**Complete the following:**
**1)** According to the post about running local LLMs on an RTX 5060 Ti 16 GB, what is the default coding model?
**2)** Reproduce the post about the RTX 5060 Ti 16 GB, everything from "The surprising takeaway" down to "tradeoffs across models.".
[Passage shown — start]
RTX 5060 Ti 16GB Local LLM Findings: 30B Still Wins, 35B UD Is Surprisingly Fast

Reddit r/LocalLLaMA / 3/21/2026

💬 OpinionTools & Practical Usage

Read original →

共有:

Key Points

The post documents practical findings for running local LLMs on a RTX 5060 Ti 16 GB with 32 GB RAM using llama.cpp/llama-server, focusing on which model paths work best rather than raw benchmarks.
The surprising takeaway is that the strongest real-world picks were not the smallest or heaviest options, with the 30B coder profile and the 35B UD-Q2_K_XL path outperforming alternatives on this hardware.
The author provides concrete size/quant benchmarks for several models (e.g., 88 tok/s for a 4B model, 76–80 tok/s for 30B UD-Q3_K_XL and 35B UD-Q2_K_XL), illustrating practical tradeoffs across models.
Practical recommendations are given: default coding model is Unsloth Qwen3-Coder-30B UD-Q3_K_XL; best higher-context coding is Unsloth 30B at 96k; best fast 35B is Unsloth Qwen3.5-35B UD-Q2_K_XL; 35B Q4_K_M is not the right default on this card; Windows vs Ubuntu results are similar but show slight differences.

RTX 5060 Ti 16GB Local LLM Findings: 30B Still Wins, 35B UD Is Surprisingly Fast

My first post here since I benefit a lot from reading. Bought 5060ti 16gb and tried various model.
[Passage shown — finish]
[Supplied material — start]
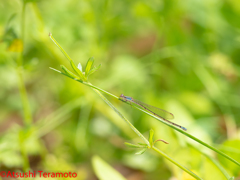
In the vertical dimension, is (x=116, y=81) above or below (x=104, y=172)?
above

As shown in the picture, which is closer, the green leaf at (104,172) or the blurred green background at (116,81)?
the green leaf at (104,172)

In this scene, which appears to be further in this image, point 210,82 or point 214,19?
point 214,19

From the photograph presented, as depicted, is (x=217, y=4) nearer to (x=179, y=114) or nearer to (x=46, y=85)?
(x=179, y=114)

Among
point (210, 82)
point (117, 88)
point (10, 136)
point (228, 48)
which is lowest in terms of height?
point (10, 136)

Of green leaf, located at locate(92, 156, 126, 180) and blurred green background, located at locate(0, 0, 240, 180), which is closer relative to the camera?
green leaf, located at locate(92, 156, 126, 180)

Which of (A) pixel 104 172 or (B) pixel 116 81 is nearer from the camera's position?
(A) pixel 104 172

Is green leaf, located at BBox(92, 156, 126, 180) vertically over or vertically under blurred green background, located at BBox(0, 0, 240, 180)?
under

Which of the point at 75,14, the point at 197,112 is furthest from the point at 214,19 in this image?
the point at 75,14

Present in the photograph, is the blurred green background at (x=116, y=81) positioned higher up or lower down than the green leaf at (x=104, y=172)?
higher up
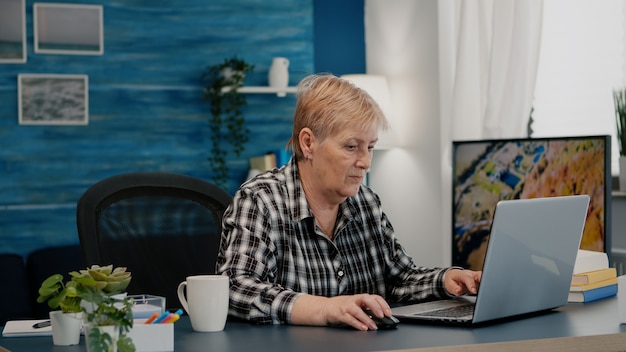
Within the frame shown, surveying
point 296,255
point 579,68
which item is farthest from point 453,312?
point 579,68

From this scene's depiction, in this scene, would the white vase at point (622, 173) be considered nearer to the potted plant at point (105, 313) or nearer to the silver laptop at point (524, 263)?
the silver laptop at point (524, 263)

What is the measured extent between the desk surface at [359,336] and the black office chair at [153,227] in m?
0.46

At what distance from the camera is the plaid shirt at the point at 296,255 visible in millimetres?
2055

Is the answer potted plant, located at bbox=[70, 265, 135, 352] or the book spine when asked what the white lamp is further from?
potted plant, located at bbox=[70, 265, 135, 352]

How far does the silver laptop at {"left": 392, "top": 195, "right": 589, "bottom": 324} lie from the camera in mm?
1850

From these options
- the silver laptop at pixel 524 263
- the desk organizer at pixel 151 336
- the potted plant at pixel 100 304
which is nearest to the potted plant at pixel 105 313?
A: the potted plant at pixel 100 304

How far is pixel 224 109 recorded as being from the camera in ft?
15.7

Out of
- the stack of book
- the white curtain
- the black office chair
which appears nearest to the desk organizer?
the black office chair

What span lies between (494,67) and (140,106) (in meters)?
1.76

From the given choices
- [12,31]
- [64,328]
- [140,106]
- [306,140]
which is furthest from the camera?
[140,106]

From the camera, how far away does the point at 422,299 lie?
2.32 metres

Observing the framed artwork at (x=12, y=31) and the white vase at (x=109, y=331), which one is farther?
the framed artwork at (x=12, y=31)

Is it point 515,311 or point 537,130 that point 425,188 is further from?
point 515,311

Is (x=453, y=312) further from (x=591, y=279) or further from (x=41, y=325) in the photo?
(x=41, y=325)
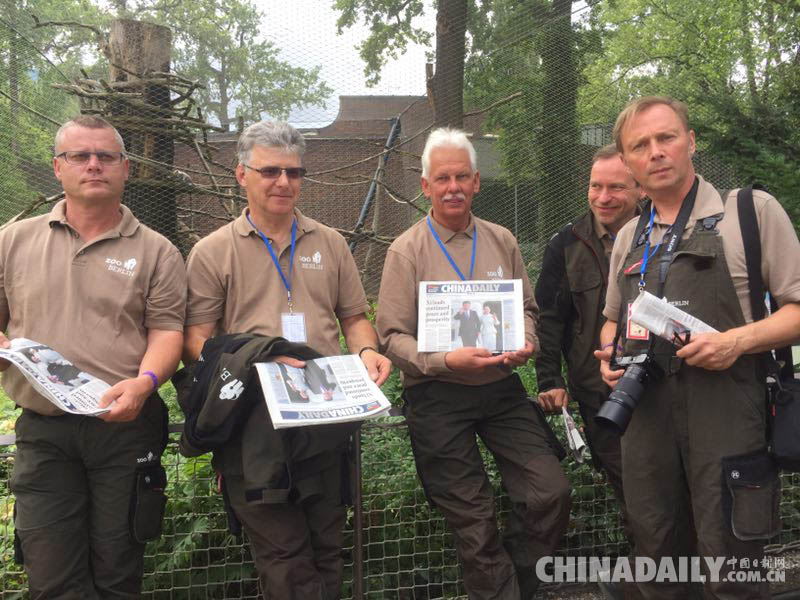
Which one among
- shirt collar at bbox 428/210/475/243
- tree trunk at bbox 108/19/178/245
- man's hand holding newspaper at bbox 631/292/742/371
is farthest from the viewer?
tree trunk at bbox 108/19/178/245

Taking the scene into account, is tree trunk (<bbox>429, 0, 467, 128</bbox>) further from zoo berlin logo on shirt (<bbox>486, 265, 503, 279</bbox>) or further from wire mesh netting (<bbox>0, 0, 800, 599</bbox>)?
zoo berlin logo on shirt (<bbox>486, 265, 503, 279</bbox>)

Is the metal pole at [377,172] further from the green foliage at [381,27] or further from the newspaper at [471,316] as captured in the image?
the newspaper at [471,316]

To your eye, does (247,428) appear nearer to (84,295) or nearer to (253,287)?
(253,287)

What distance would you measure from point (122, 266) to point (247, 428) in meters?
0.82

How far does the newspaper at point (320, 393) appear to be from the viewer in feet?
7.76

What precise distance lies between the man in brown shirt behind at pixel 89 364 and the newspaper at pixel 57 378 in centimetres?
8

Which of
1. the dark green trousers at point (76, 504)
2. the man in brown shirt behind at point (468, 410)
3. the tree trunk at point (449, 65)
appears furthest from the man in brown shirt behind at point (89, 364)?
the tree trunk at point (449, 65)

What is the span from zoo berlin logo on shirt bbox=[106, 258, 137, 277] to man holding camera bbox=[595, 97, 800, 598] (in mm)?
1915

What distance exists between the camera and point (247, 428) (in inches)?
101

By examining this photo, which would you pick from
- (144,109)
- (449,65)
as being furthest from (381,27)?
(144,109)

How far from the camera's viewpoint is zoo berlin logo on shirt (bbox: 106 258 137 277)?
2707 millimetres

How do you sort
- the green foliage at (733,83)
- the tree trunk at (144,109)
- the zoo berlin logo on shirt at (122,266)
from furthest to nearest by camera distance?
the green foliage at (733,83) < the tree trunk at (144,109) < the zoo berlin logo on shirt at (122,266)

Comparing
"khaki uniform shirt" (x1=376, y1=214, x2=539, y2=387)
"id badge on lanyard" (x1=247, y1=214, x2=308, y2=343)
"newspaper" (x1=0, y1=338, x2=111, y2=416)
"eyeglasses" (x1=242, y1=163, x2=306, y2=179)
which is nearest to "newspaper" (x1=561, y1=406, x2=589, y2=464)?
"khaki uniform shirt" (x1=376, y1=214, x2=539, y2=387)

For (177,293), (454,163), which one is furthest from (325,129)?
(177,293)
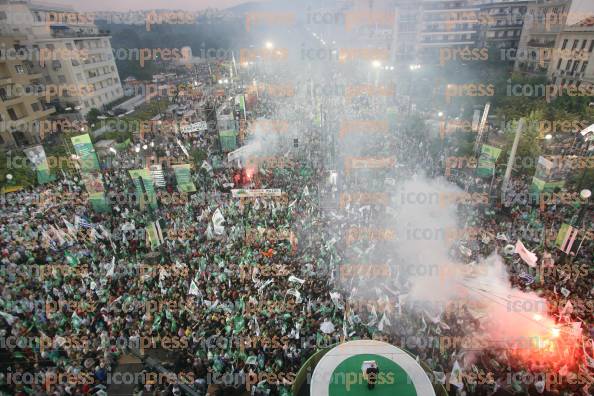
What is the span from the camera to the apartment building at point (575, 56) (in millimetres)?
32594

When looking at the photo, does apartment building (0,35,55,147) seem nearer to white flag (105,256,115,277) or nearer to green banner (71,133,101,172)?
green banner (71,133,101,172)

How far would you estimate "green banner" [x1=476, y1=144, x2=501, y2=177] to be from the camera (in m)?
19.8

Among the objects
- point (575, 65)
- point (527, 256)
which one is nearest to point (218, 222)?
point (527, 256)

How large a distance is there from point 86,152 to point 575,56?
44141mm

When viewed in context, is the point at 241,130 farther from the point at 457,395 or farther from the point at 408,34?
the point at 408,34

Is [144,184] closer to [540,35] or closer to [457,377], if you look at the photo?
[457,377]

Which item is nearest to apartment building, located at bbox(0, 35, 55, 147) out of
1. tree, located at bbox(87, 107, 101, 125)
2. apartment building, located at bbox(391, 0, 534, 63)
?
[Supplied material — finish]
**Answers:**
**1)** Unsloth Qwen3-Coder-30B UD-Q3_K_XL.

**2)**
The surprising takeaway is that the strongest real-world picks were not the smallest or heaviest options, with the 30B coder profile and the 35B UD-Q2_K_XL path outperforming alternatives on this hardware.
The author provides concrete size/quant benchmarks for several models (e.g., 88 tok/s for a 4B model, 76–80 tok/s for 30B UD-Q3_K_XL and 35B UD-Q2_K_XL), illustrating practical tradeoffs across models.